● **待办任务**
• 1. 根据下方关于 Hive 表管理的阅读材料，判断以下各项说法是否符合原文，逐项回答“是”或“否”，并原样引用起决定作用的原文：(a) 创建 member 表的命令耗时 0.687 秒；(b) 基于现有数据建表所用的语句是 create table newtable as select * from oldtable；(c) 执行 SHOW TABLES 后返回了两行结果。
• 2. 请重写记录中从含有“What amount of”的那一行起直至记录末尾的各行（首尾均包括在内），把其中的“distance”替换为“separation”，其余内容保持不变。

● **阅读材料**
_____

17.3. 管理 Hive-低调大师

17.3. 管理 Hive

2018-01-02 575

如果你又任何一种关系型数据库的使用经验，那么你将在这里看到非常熟悉的操作。

17.3.1. 表管理

17.3.1.1. 创建表

CREATE TABLE member (name string, age int, sex int);

				
hive> CREATE TABLE member (name string, age int, sex int);
OK
Time taken: 0.687 seconds
hive>

基于现有的数据建表

				
hive> create table newtable as select * from oldtable;

17.3.1.2. 显示表

				
hive> SHOW TABLES;
OK
test
Time taken: 0.041 seconds, Fetched: 1 row(s)

_____

● **记录清单**
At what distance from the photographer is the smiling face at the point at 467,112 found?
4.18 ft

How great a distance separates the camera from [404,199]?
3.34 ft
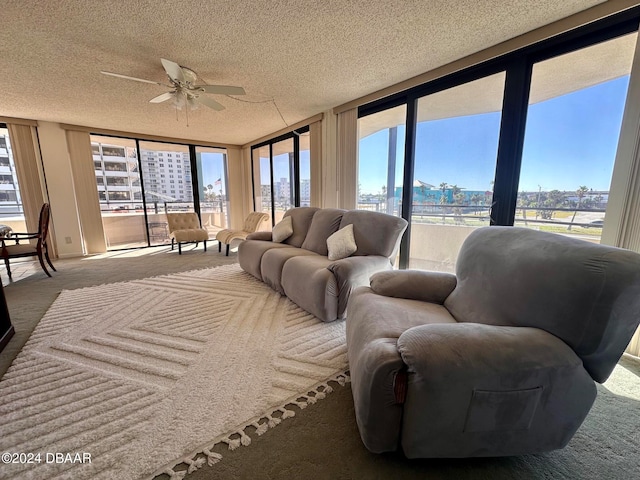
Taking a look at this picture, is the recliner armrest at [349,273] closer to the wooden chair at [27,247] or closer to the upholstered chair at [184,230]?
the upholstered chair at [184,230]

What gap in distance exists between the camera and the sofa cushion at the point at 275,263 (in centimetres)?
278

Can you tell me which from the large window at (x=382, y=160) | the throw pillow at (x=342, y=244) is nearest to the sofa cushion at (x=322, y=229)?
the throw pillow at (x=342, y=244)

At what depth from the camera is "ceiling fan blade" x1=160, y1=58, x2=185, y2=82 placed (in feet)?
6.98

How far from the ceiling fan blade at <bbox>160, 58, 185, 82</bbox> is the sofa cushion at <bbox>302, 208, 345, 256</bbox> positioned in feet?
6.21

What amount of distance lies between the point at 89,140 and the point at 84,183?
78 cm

_____

● **参考答案**
• 1.
(a) 是。原文：“Time taken: 0.687 seconds”
(b) 是。原文：“hive> create table newtable as select * from oldtable;”
(c) 否。原文：“Fetched: 1 row(s)”

• 2.
What amount of separation lies between the point at 89,140 and the point at 84,183?
78 cm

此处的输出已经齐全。